Ô Dieux ! Faites sortir d'un antre ténébreux [55]
Quelque horrible Géant, ou quelque monstre affreux ;
S'il faut que ma valeur manque un jour de matière,
Je vais faire du monde un vaste cimetière.
Scène II
Je sors des antres noirs du mont Parnassien,
Où le fils poil-doré du grand Saturnien [60]

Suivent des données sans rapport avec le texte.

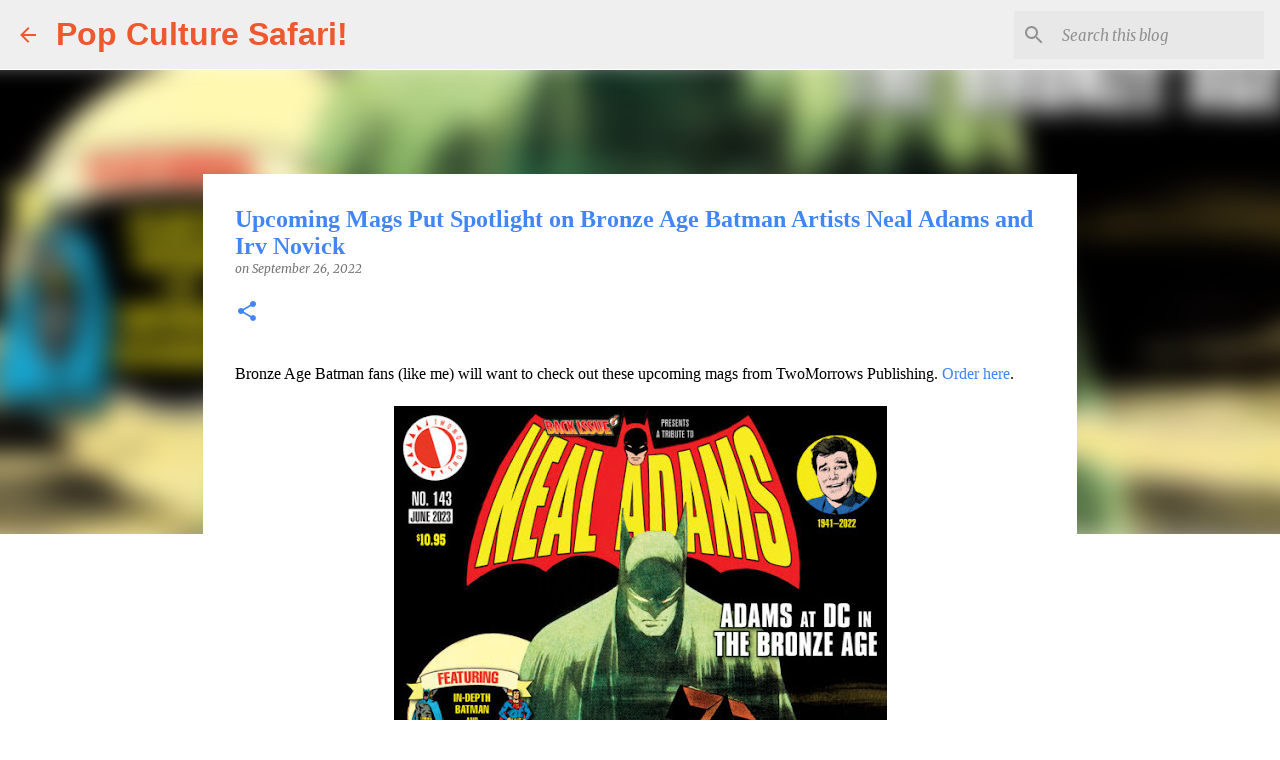

--- FILE ---
content_type: text/html; charset=utf-8
request_url: https://www.google.com/recaptcha/api2/aframe
body_size: 267
content:
<!DOCTYPE HTML><html><head><meta http-equiv="content-type" content="text/html; charset=UTF-8"></head><body><script nonce="OOI9rNVMvAHbN8Ze3z6KaQ">/** Anti-fraud and anti-abuse applications only. See google.com/recaptcha */ try{var clients={'sodar':'https://pagead2.googlesyndication.com/pagead/sodar?'};window.addEventListener("message",function(a){try{if(a.source===window.parent){var b=JSON.parse(a.data);var c=clients[b['id']];if(c){var d=document.createElement('img');d.src=c+b['params']+'&rc='+(localStorage.getItem("rc::a")?sessionStorage.getItem("rc::b"):"");window.document.body.appendChild(d);sessionStorage.setItem("rc::e",parseInt(sessionStorage.getItem("rc::e")||0)+1);localStorage.setItem("rc::h",'1764444513105');}}}catch(b){}});window.parent.postMessage("_grecaptcha_ready", "*");}catch(b){}</script></body></html>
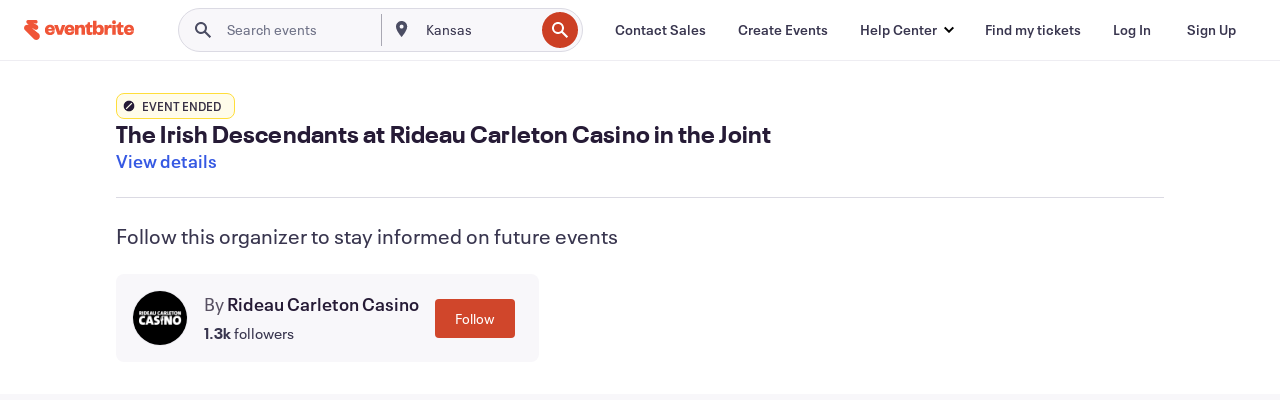

--- FILE ---
content_type: text/javascript; charset=utf-8
request_url: https://app.link/_r?sdk=web2.86.5&branch_key=key_live_epYrpbv3NngOvWj47OM81jmgCFkeYUlx&callback=branch_callback__0
body_size: 72
content:
/**/ typeof branch_callback__0 === 'function' && branch_callback__0("1542576888197290588");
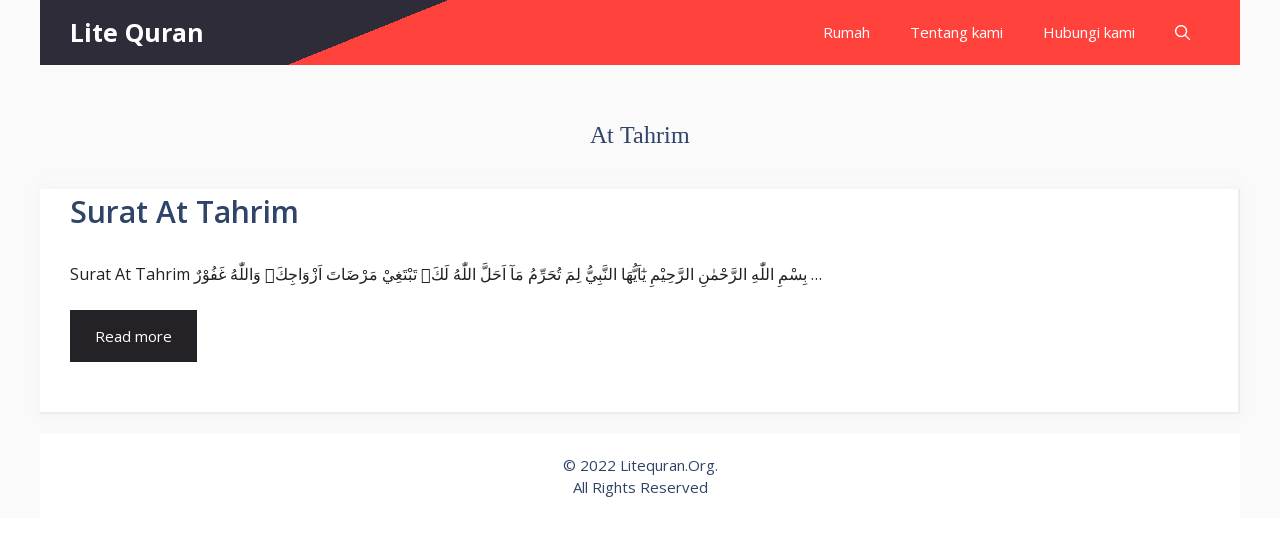

--- FILE ---
content_type: text/html; charset=utf-8
request_url: https://www.google.com/recaptcha/api2/aframe
body_size: 268
content:
<!DOCTYPE HTML><html><head><meta http-equiv="content-type" content="text/html; charset=UTF-8"></head><body><script nonce="RyxJJKohxaKkT2Or6XFCGg">/** Anti-fraud and anti-abuse applications only. See google.com/recaptcha */ try{var clients={'sodar':'https://pagead2.googlesyndication.com/pagead/sodar?'};window.addEventListener("message",function(a){try{if(a.source===window.parent){var b=JSON.parse(a.data);var c=clients[b['id']];if(c){var d=document.createElement('img');d.src=c+b['params']+'&rc='+(localStorage.getItem("rc::a")?sessionStorage.getItem("rc::b"):"");window.document.body.appendChild(d);sessionStorage.setItem("rc::e",parseInt(sessionStorage.getItem("rc::e")||0)+1);localStorage.setItem("rc::h",'1768639350959');}}}catch(b){}});window.parent.postMessage("_grecaptcha_ready", "*");}catch(b){}</script></body></html>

Dans l'esprit forge-vers plante le Dithyrambe,
L'Épode, l'Antistrophe, et le tragique Iambe.
Quel prodige est-ce ci ? Je suis saisi d'horreur.

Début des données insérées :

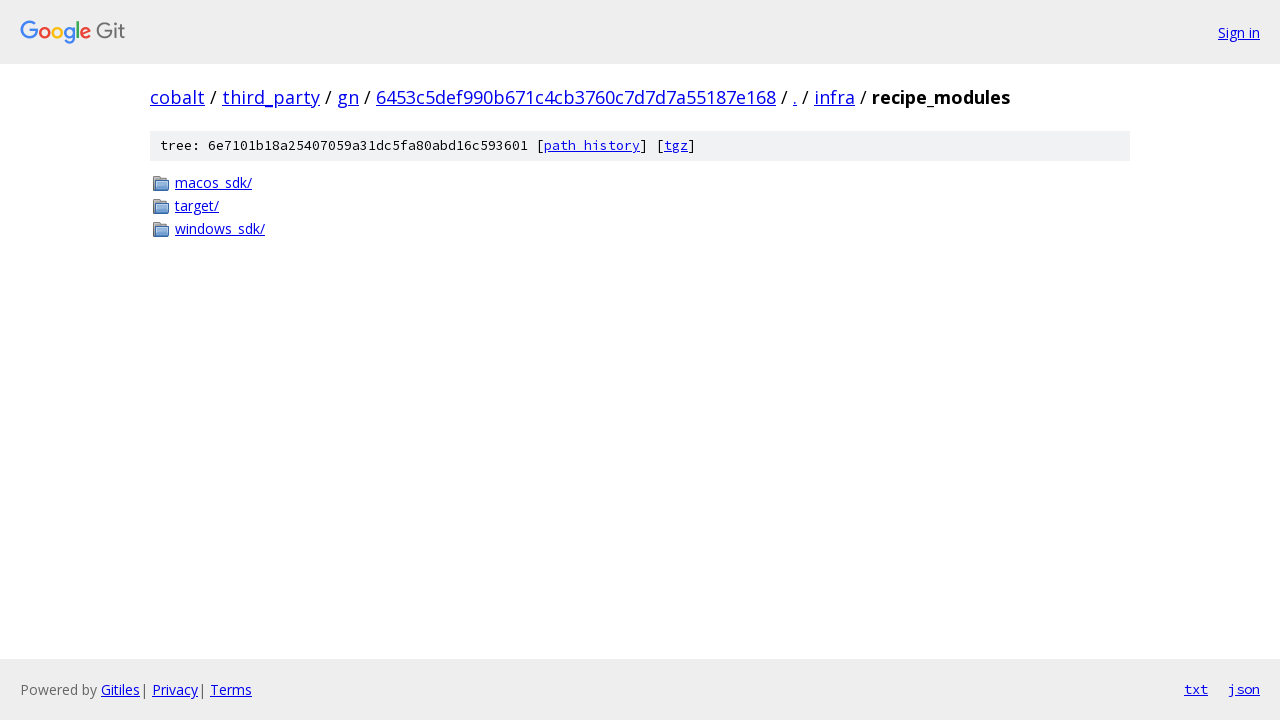

--- FILE ---
content_type: text/html; charset=utf-8
request_url: https://cobalt.googlesource.com/third_party/gn/+/6453c5def990b671c4cb3760c7d7d7a55187e168/infra/recipe_modules
body_size: 735
content:
<!DOCTYPE html><html lang="en"><head><meta charset="utf-8"><meta name="viewport" content="width=device-width, initial-scale=1"><title>infra/recipe_modules - third_party/gn - Git at Google</title><link rel="stylesheet" type="text/css" href="/+static/base.css"><!-- default customHeadTagPart --></head><body class="Site"><header class="Site-header"><div class="Header"><a class="Header-image" href="/"><img src="//www.gstatic.com/images/branding/lockups/2x/lockup_git_color_108x24dp.png" width="108" height="24" alt="Google Git"></a><div class="Header-menu"> <a class="Header-menuItem" href="https://accounts.google.com/AccountChooser?faa=1&amp;continue=https://cobalt.googlesource.com/login/third_party/gn/%2B/6453c5def990b671c4cb3760c7d7d7a55187e168/infra/recipe_modules">Sign in</a> </div></div></header><div class="Site-content"><div class="Container "><div class="Breadcrumbs"><a class="Breadcrumbs-crumb" href="/?format=HTML">cobalt</a> / <a class="Breadcrumbs-crumb" href="/third_party/">third_party</a> / <a class="Breadcrumbs-crumb" href="/third_party/gn/">gn</a> / <a class="Breadcrumbs-crumb" href="/third_party/gn/+/6453c5def990b671c4cb3760c7d7d7a55187e168">6453c5def990b671c4cb3760c7d7d7a55187e168</a> / <a class="Breadcrumbs-crumb" href="/third_party/gn/+/6453c5def990b671c4cb3760c7d7d7a55187e168/">.</a> / <a class="Breadcrumbs-crumb" href="/third_party/gn/+/6453c5def990b671c4cb3760c7d7d7a55187e168/infra">infra</a> / <span class="Breadcrumbs-crumb">recipe_modules</span></div><div class="TreeDetail"><div class="u-sha1 u-monospace TreeDetail-sha1">tree: 6e7101b18a25407059a31dc5fa80abd16c593601 [<a href="/third_party/gn/+log/6453c5def990b671c4cb3760c7d7d7a55187e168/infra/recipe_modules">path history</a>] <span>[<a href="/third_party/gn/+archive/6453c5def990b671c4cb3760c7d7d7a55187e168/infra/recipe_modules.tar.gz">tgz</a>]</span></div><ol class="FileList"><li class="FileList-item FileList-item--gitTree" title="Tree - macos_sdk/"><a class="FileList-itemLink" href="/third_party/gn/+/6453c5def990b671c4cb3760c7d7d7a55187e168/infra/recipe_modules/macos_sdk/">macos_sdk/</a></li><li class="FileList-item FileList-item--gitTree" title="Tree - target/"><a class="FileList-itemLink" href="/third_party/gn/+/6453c5def990b671c4cb3760c7d7d7a55187e168/infra/recipe_modules/target/">target/</a></li><li class="FileList-item FileList-item--gitTree" title="Tree - windows_sdk/"><a class="FileList-itemLink" href="/third_party/gn/+/6453c5def990b671c4cb3760c7d7d7a55187e168/infra/recipe_modules/windows_sdk/">windows_sdk/</a></li></ol></div></div> <!-- Container --></div> <!-- Site-content --><footer class="Site-footer"><div class="Footer"><span class="Footer-poweredBy">Powered by <a href="https://gerrit.googlesource.com/gitiles/">Gitiles</a>| <a href="https://policies.google.com/privacy">Privacy</a>| <a href="https://policies.google.com/terms">Terms</a></span><span class="Footer-formats"><a class="u-monospace Footer-formatsItem" href="?format=TEXT">txt</a> <a class="u-monospace Footer-formatsItem" href="?format=JSON">json</a></span></div></footer></body></html>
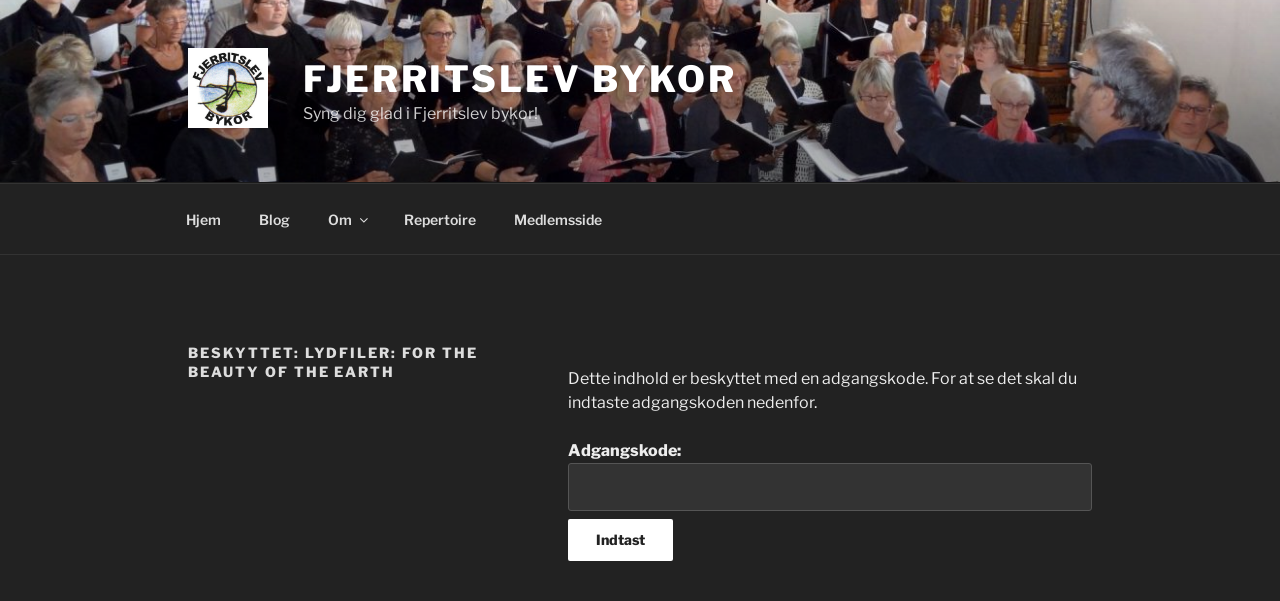

--- FILE ---
content_type: text/css
request_url: http://www.fjerritslevbykor.dk/wordpress/wp-content/themes/twentyseventeen-bykor/style.css?ver=1.0.0
body_size: 300
content:
/*
 Theme Name:   Twenty Seventeen bykor

 Description:  Twenty Seventeen Child Theme for Fjerritslev bykor
 Author:       Marc-Hendrik Bremer
 Template:     twentyseventeen
 Version:      1.0.0
 License:      GNU General Public License v2 or later
 License URI:  http://www.gnu.org/licenses/gpl-2.0.html
 Tags:         light, dark, two-columns, right-sidebar, responsive-layout, accessibility-ready
 Text Domain:  twenty-seventeen-bykor
*/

Profane ; éloigne-toi, j'entre dans ma fureur.
Iacch Iacch Évohé.
La rage le possède : [65]
Contre les furieux la fuite est le remède.
Scène III
Que de descriptions montent en mon cerveau,
Ainsi que les vapeurs d'un fumeux vin nouveau !
Sus donc, représentons une fête Bachique,
Un orage, un beau temps par un vers héroïque, [70]
Plein de mots ampoulés, d'Épithètes puissants,
Et surtout évitons les termes languissants.
Déjà de toutes parts j'entrevois les brigades
De ces Dieux chèvre-pieds, et des folles ménades,
Qui vont célébrer le mystère Orgien [75]
En l'honneur immortel du Père Bromien.